Content starts

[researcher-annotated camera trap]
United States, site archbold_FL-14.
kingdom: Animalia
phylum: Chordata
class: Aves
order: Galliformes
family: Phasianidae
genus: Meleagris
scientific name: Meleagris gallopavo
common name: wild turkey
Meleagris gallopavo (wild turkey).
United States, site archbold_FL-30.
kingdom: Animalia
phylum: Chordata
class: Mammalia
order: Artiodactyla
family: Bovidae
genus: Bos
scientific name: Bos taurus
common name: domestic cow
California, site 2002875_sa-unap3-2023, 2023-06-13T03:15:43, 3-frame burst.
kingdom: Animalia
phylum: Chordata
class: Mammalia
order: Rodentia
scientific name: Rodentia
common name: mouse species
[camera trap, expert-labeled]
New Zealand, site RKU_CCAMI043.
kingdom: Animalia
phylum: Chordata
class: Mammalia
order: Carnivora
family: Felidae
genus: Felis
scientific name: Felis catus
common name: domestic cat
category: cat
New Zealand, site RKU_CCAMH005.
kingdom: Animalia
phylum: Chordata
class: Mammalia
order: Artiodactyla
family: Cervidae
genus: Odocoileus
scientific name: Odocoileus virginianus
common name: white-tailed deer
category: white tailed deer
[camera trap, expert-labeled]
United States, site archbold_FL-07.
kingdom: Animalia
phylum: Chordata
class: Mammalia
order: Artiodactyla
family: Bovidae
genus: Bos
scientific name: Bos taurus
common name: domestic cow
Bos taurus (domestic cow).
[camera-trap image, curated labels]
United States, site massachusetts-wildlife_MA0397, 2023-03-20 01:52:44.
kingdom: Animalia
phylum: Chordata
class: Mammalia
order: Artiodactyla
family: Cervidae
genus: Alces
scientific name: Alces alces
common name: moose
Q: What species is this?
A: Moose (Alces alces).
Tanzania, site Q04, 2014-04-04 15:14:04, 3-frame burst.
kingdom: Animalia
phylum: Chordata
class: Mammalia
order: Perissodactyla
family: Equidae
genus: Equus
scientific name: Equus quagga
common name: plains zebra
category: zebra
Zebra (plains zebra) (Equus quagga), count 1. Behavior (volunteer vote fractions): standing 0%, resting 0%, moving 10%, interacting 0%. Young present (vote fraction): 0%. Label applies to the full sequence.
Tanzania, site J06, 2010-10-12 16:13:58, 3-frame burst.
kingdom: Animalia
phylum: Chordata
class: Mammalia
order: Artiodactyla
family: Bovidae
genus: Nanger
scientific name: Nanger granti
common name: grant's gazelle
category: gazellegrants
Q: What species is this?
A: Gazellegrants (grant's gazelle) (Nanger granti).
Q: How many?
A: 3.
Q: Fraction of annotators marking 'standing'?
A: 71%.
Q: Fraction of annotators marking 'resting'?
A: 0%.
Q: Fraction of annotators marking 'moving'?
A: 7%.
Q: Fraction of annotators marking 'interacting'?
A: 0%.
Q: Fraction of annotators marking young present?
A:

Content ends

> _What the exercise asks_:
In the records above, find the lines holding "burst". Copy each one.

> _Result of this exercise_:
California, site 2002875_sa-unap3-2023, 2023-06-13T03:15:43, 3-frame burst.
Tanzania, site Q04, 2014-04-04 15:14:04, 3-frame burst.
Tanzania, site J06, 2010-10-12 16:13:58, 3-frame burst.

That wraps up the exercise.